Created attachment 1423249 [details] Node/docker logs
This also seems to happen during upgrades from 3.9 on any host other than the first master. I'm looking at it, but would love assistance from Networking or Clayton.
Possibly related to https://github.com/openshift/openshift-ansible/issues/7967
Let me know what I can gather. I have a good reproducer now.
I wasn't able to reproduce this on a small 8-node KVM environment on a single bare-metal host, but I'm seeing this on an OpenStack environment now too. This seems to affect only a certain percentage of nodes. [openshift@master-0 ~]$ oc get nodes NAME STATUS ROLES AGE VERSION app-node-0.scale-ci.example.com Ready compute 13m v1.10.0+b81c8f8 app-node-1.scale-ci.example.com Ready compute 13m v1.10.0+b81c8f8 cns-0.scale-ci.example.com Ready compute 13m v1.10.0+b81c8f8 cns-1.scale-ci.example.com Ready compute 13m v1.10.0+b81c8f8 cns-2.scale-ci.example.com Ready compute 13m v1.10.0+b81c8f8 infra-node-0.scale-ci.example.com NotReady compute,infra 13m v1.10.0+b81c8f8 infra-node-1.scale-ci.example.com NotReady compute,infra 13m v1.10.0+b81c8f8 infra-node-2.scale-ci.example.com NotReady compute,infra 13m v1.10.0+b81c8f8 master-0.scale-ci.example.com Ready master 15m v1.10.0+b81c8f8 master-1.scale-ci.example.com Ready master 15m v1.10.0+b81c8f8 master-2.scale-ci.example.com Ready master 15m v1.10.0+b81c8f8 root@infra-node-0: /home/openshift # find /etc/cni/ /etc/cni/ /etc/cni/net.d /etc/cni/net.d is empty on all infra nodes which are NotReady. Test blocker for scale testing.

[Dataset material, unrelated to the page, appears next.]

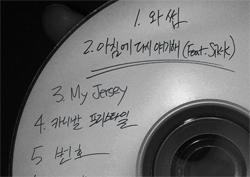 리듬파워 보이비, 베일 벗은 티저영상 '솔로 데뷔 D-1'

Reboot of the infra-node-0.scale-ci.example.com made the node Ready, the remaining infra nodes still not ready after 1h wait. [openshift@master-0 ~]$ oc get nodes NAME STATUS ROLES AGE VERSION app-node-0.scale-ci.example.com Ready compute 1h v1.10.0+b81c8f8 app-node-1.scale-ci.example.com Ready compute 1h v1.10.0+b81c8f8 cns-0.scale-ci.example.com Ready compute 1h v1.10.0+b81c8f8 cns-1.scale-ci.example.com Ready compute 1h v1.10.0+b81c8f8 cns-2.scale-ci.example.com Ready compute 1h v1.10.0+b81c8f8 infra-node-0.scale-ci.example.com Ready compute,infra 1h v1.10.0+b81c8f8 infra-node-1.scale-ci.example.com NotReady compute,infra 1h v1.10.0+b81c8f8 infra-node-2.scale-ci.example.com NotReady compute,infra 1h v1.10.0+b81c8f8 master-0.scale-ci.example.com Ready master 1h v1.10.0+b81c8f8 master-1.scale-ci.example.com Ready master 1h v1.10.0+b81c8f8 master-2.scale-ci.example.com Ready master 1h v1.10.0+b81c8f8
The SDN itself creates the /etc/cni/net.d config file when it has started up and is ready. So if that file is not being created, then either the SDN daemonset has not been correctly started, or even if it has been started it is unable to start correct. We'd need docker container logs from the SDN daemonset container to debug further, which should be available with kubectl/oc or 'docker logs'.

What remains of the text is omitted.